La représentante Nancy Mace, l’une des plus ardentes défenseures républicaines de la publication des dossiers Epstein, a rejoint le champ primaire bondé du GOP après que Trump ait approuvé la lieutenante-gouverneure Pamela Evette.
Mace a déclaré que son soutien à une plus grande transparence dans l’affaire Epstein était un facteur clé dans la décision de Trump de soutenir son rival. Le président ne parle pas de vengeance. Semaine d’actualités La campagne de Mace a contacté la Maison Blanche pour obtenir ses commentaires.
“C’est la seule raison pour laquelle je ne reçois pas d’assistance, parce que j’ai choisi de publier le dossier Epstein, et cela me convient”, a déclaré Mace. Politique.

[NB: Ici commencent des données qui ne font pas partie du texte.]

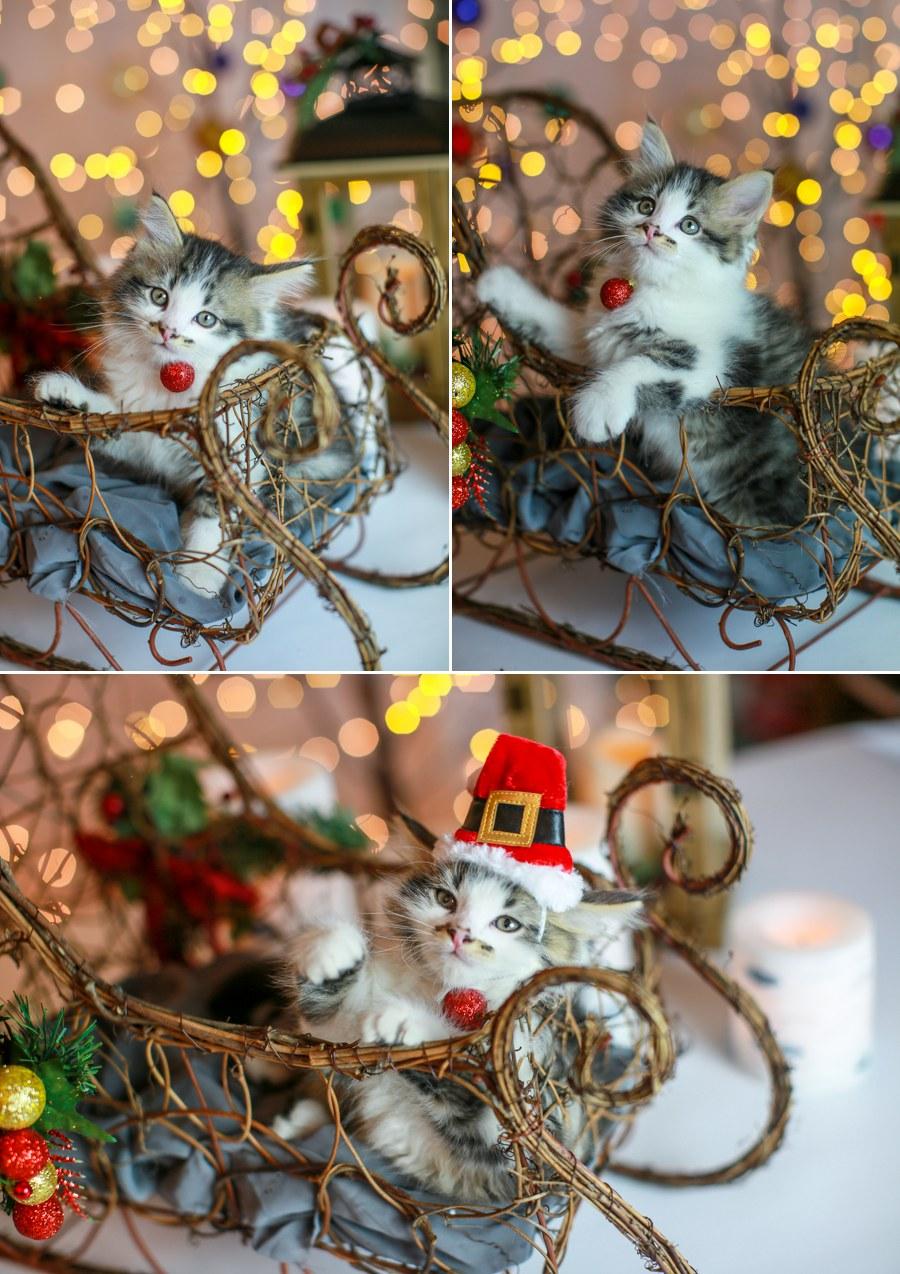 Charlie Kitten 18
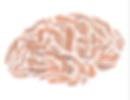 brain-544403_1920.png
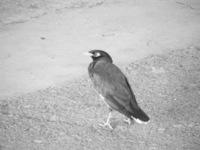 041220145832_limbing_common_myna_at_chittor_station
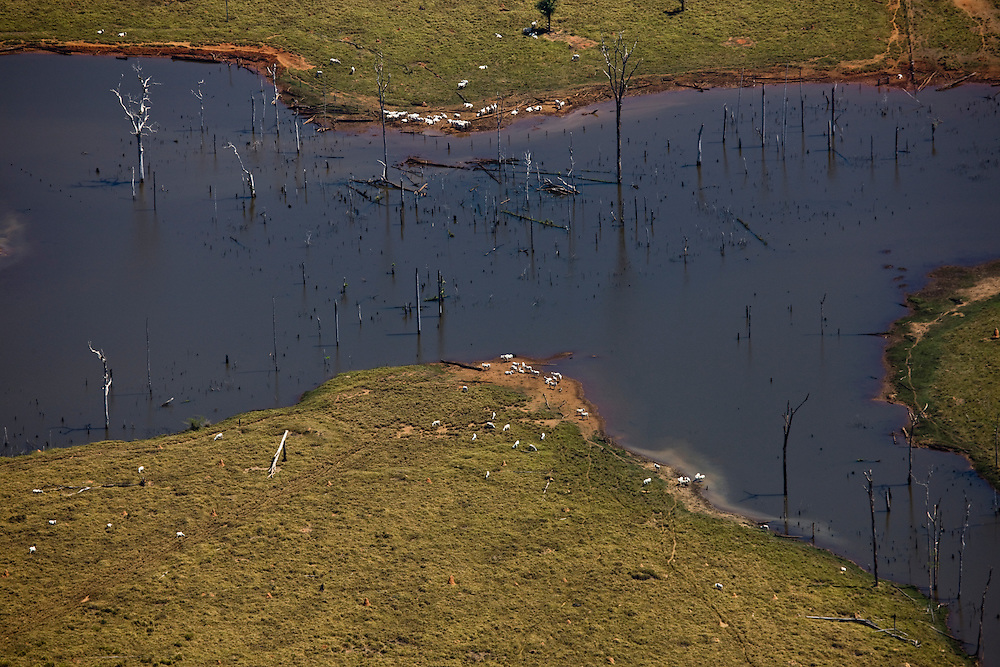 Rainforest near the Fazenda Sao Joaquim (cattle farm), Mato Grosso, Brazil, August 6, 2008..Daniel Beltra/Greenpeace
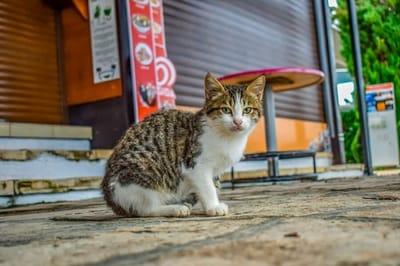 dziki kot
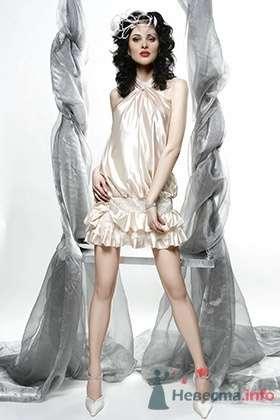 Коктейльное платье CHATEAU MARGAUX - фото 30436 Плюмаж - бутик выходного платья и костюма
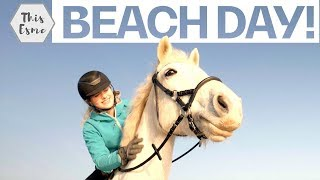 This Esme & Casper Enjoy a Beach Day w/Bonus Tack Care Tips! | Guest Vlog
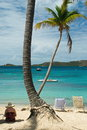 Woman relaxing under palm tree caribbean sea surrounding the island of st thomas us virgin islands one with sunhat sitting shade Royalty Free Stock Image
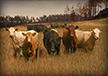 Venedi Livestock Herd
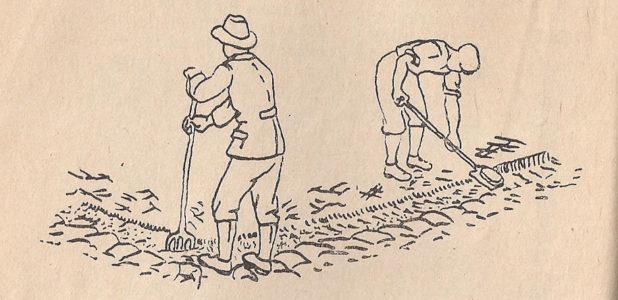 Prekopavanje, delo na vrtu v decembru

“J’ai travaillé très dur pour dénoncer les pédophiles, les viols d’enfants et le trafic sexuel dans mon pays, et je continuerai à le faire quel que soit le résultat des élections.”
Cette approbation a remodelé la course, Evette émergeant comme la favorite dans les derniers sondages et prévisions du marché après avoir reçu l’approbation de Trump.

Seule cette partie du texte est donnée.